What they did with those patients is they randomized patients to receive CAR T cells straight off, perhaps with some bridging chemotherapy, versus what's considered standard of care therapy. Standard of care therapy would be chemotherapy to decrease the amount of residual lymphoma present, followed by an autologous transplant. It was CAR T-cell therapy on 1 side versus standard of care, which was cytoreduction with chemotherapy plus an auto transplant. What 2 of the 3 studies demonstrated, 1 with a product called axi-cel and 1 with a product called liso-cel, was an improved response rate for patients who got the CAR T-cell approach compared to the standard of care. Not only was it improved response rate, it was also improved complete response rate and improved event-free survival, which is extraordinarily exciting.

With a paradigm shifting approach to patients who have who have refractory disease who have early relapse after initial therapy, it should be noted that 1 of the 3 trials using tisa-cel, did not actually show an improvement. We really have to drill down and understand why it is that 2 of the studies were positive and 1 was negative. That's work that we need to do over the next year to try to understand the differences between these 3 studies.

How has the success of CAR T cells impacted the transplant overall for these hematologic malignancies?
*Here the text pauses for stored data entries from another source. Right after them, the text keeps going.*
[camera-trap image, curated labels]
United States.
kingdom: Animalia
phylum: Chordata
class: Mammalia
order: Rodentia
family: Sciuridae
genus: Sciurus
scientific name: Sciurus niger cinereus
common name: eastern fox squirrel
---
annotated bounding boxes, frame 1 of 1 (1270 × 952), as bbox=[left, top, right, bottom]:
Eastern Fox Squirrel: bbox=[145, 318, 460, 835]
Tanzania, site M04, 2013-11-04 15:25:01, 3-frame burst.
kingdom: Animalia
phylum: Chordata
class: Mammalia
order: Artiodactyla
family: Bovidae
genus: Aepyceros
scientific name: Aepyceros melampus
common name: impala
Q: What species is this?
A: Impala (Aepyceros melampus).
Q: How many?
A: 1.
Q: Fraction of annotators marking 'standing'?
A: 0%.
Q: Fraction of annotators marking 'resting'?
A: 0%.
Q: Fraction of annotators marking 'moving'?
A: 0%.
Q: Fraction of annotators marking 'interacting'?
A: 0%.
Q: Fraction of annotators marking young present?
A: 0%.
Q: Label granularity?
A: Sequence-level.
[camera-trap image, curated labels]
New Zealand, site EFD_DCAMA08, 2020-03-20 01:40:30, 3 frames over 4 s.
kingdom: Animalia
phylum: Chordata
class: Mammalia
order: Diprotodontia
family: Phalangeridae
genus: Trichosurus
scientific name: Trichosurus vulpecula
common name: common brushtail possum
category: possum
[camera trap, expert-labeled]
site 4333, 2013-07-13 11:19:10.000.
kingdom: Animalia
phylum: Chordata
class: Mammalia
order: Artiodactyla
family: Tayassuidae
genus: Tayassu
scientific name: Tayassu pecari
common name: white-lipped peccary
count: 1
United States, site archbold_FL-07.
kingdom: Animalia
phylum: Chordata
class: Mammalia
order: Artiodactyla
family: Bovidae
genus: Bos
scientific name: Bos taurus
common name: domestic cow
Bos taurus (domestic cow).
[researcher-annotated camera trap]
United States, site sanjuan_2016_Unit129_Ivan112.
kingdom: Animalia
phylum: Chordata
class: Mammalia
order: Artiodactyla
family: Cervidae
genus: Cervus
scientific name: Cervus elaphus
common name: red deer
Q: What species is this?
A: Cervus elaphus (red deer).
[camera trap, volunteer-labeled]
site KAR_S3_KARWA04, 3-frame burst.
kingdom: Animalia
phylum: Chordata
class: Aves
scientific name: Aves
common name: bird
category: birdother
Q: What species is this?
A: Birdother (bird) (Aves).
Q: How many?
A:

I think at the present time, in terms of AML and MDS for which we often do allogeneic transplants, CAR T cells have not yet had an impact. I think there are some challenges with CAR T-cell therapy for AML as to determining what the correct target is for AML. There's also challenges in terms of concern for the consequences of a successful CAR T-cell eradication in leukemia, because those CAR T cells may actually target normal hematopoietic stem cells and result in prolonged aplasia and low blood counts. It may be that we're going to have to combine if we will get to the point where we have a successful CAR T cells for AML. We may have to combine that with allogeneic transplant integrated so that we have a sequential approach where we either first eliminate the tumor with CAR T cells and then go on to perform an allogeneic transplant or conceivably vice versa in the opposite direction.

So, that's the future. For the present, I think that we will need to decide as a community, how we're going to integrate CAR T-cell therapy in for patients with non-Hodgkin lymphoma, high-risk large cell lymphoma, specifically. These are patients who will be either primary refractory, or who have had an early relapse after their initial therapy, the data right now at least for 2 of the products are very suggestive that straight CAR T-cell therapy may be the best approach that is not going to assign a reductive chemotherapy and auto transplant. And 1 of those products was just as FDA approved for that very indication.

You mentioned that this conversation could be different next year. If you could make a prediction, where is the field heading?

I think what we'll be seeing in the next 5 years are more studies trying to evaluate the place a CAR T-cell therapy in a variety of different diseases. It's an extraordinarily exciting time and fast-changing. As I said, I believe that is we have this conversation in a year or 2, it'll be different discussion.

REFERENCES

Young RM, Engel NW, Uslu U, et al. Next-generation CAR T-cell therapies. Cancer Discov. 2022. Published online ahead of print. doi: 10.1158/2159-8290.CD-21-1683.